AIM OF THE TASK
Could you transcribe all of the material below word for word, omitting the pictures?

DATA IN THIS EXERCISE
· · ·

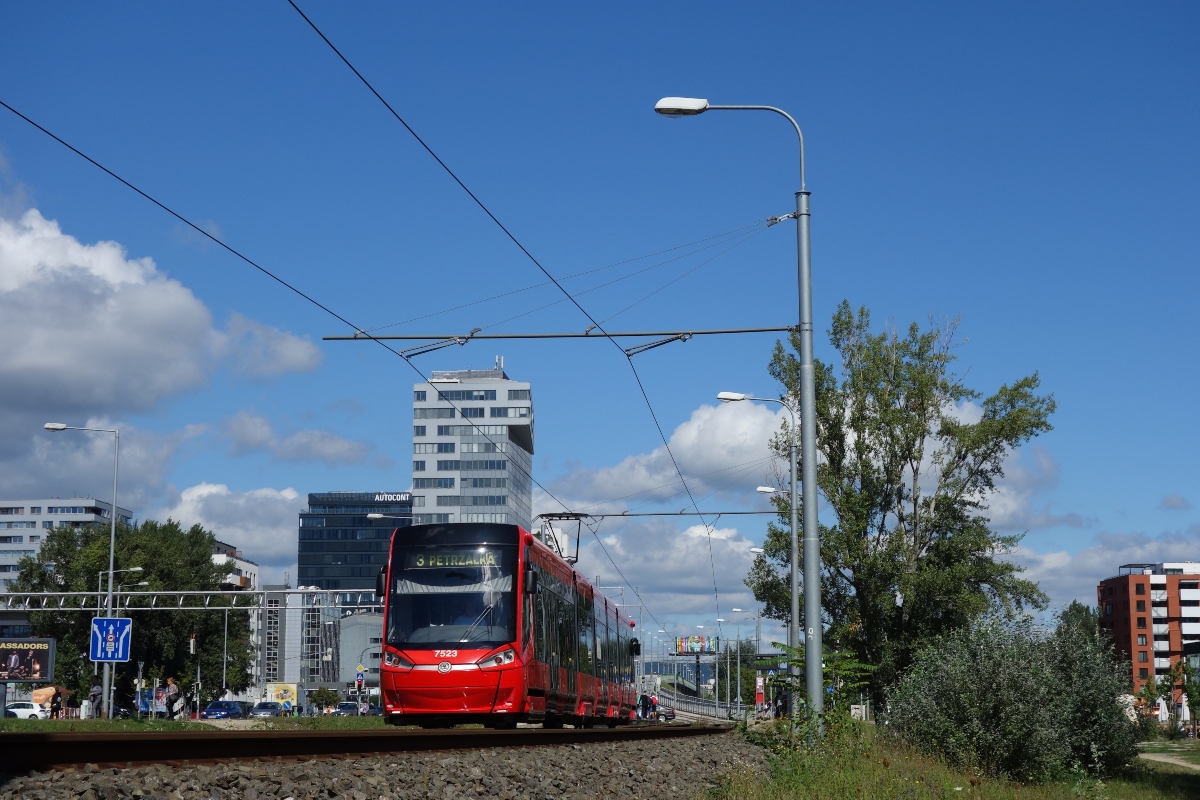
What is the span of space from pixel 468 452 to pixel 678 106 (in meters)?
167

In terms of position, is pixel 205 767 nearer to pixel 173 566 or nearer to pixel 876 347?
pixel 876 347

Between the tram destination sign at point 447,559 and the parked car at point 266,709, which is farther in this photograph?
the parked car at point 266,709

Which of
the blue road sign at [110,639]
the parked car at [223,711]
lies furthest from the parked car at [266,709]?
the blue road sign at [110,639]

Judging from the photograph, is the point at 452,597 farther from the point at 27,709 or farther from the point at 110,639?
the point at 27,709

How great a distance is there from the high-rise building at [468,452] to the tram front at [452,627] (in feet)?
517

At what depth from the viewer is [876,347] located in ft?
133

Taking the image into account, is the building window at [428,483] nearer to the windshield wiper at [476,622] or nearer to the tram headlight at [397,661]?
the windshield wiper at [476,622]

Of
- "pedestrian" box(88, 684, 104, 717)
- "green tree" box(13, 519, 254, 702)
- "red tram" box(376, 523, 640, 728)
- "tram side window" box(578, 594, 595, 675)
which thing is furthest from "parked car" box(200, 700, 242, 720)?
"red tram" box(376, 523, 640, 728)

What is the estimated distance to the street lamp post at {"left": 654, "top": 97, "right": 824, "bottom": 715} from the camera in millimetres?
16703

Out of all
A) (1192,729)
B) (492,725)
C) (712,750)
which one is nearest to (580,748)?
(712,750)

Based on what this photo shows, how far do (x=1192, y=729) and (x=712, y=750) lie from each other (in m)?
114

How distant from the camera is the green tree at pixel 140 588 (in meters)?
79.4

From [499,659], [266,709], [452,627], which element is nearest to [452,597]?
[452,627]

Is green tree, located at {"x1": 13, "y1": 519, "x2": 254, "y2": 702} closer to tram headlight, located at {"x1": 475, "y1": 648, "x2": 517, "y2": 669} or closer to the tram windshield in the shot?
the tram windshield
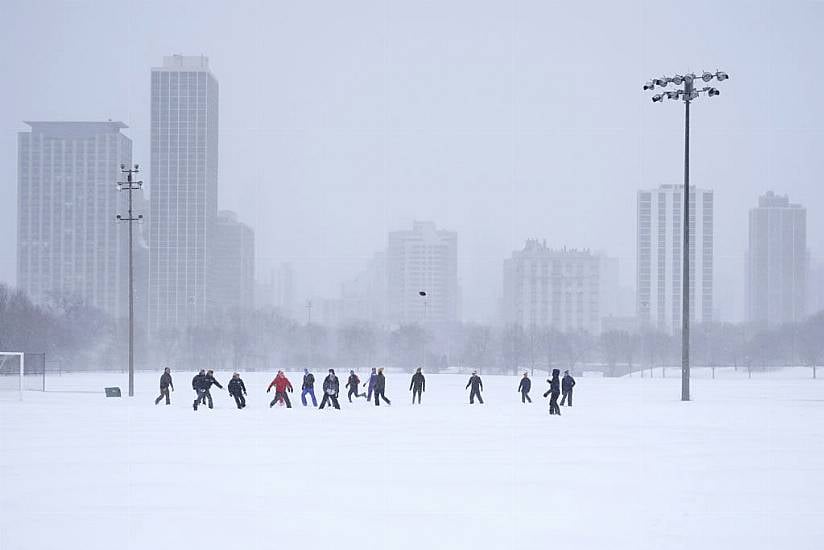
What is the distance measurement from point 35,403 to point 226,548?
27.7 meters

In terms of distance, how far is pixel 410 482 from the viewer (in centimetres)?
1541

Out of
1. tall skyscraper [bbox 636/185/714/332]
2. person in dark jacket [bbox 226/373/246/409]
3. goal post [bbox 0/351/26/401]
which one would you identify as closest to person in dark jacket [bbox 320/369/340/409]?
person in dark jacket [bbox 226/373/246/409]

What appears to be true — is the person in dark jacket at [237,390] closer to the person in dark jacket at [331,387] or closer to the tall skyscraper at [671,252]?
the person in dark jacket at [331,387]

· · ·

THE SOLUTION
What is the span of space from pixel 468 452 to pixel 678 106 (in meters)?
167

In terms of position, is pixel 205 767 nearer to pixel 173 566 or nearer to pixel 876 347?
pixel 876 347

Between the tram destination sign at point 447,559 and the parked car at point 266,709, which is farther in this photograph?
the parked car at point 266,709

Which of
the blue road sign at [110,639]
the parked car at [223,711]
lies furthest from the parked car at [266,709]?
the blue road sign at [110,639]

Judging from the photograph, is the point at 452,597 farther from the point at 27,709 or farther from the point at 110,639?
the point at 27,709

How great a distance is there from the high-rise building at [468,452] to the tram front at [452,627] (in feet)?
517

At what depth from the viewer is [876,347] located in ft?
133

Taking the image into account, is the building window at [428,483] nearer to the windshield wiper at [476,622] or nearer to the tram headlight at [397,661]?
the windshield wiper at [476,622]

Of
- "pedestrian" box(88, 684, 104, 717)
- "green tree" box(13, 519, 254, 702)
- "red tram" box(376, 523, 640, 728)
- "tram side window" box(578, 594, 595, 675)
which thing is furthest from "parked car" box(200, 700, 242, 720)?
"red tram" box(376, 523, 640, 728)

What is the estimated distance to the street lamp post at {"left": 654, "top": 97, "right": 824, "bottom": 715} from the camera in millimetres?
16703

Out of all
A) (1192,729)
B) (492,725)
C) (712,750)
which one is nearest to (580,748)?
(712,750)

Based on what this photo shows, how far do (x=1192, y=729) and (x=712, y=750) lie from each other (in m)?
114

How distant from the camera is the green tree at pixel 140 588 (in meters)?
79.4

From [499,659], [266,709], [452,627], which element is nearest to [452,597]?
[452,627]

Is green tree, located at {"x1": 13, "y1": 519, "x2": 254, "y2": 702} closer to tram headlight, located at {"x1": 475, "y1": 648, "x2": 517, "y2": 669} or closer to the tram windshield in the shot?
the tram windshield
What is the distance measurement from point 35,403 to point 226,548?
27.7 meters

In terms of distance, how far is pixel 410 482 from the viewer (in centimetres)?
1541

Out of
1. tall skyscraper [bbox 636/185/714/332]
2. person in dark jacket [bbox 226/373/246/409]
3. goal post [bbox 0/351/26/401]
which one would you identify as closest to person in dark jacket [bbox 320/369/340/409]?
person in dark jacket [bbox 226/373/246/409]

What appears to be true — is the person in dark jacket at [237,390] closer to the person in dark jacket at [331,387] or closer to the tall skyscraper at [671,252]?
the person in dark jacket at [331,387]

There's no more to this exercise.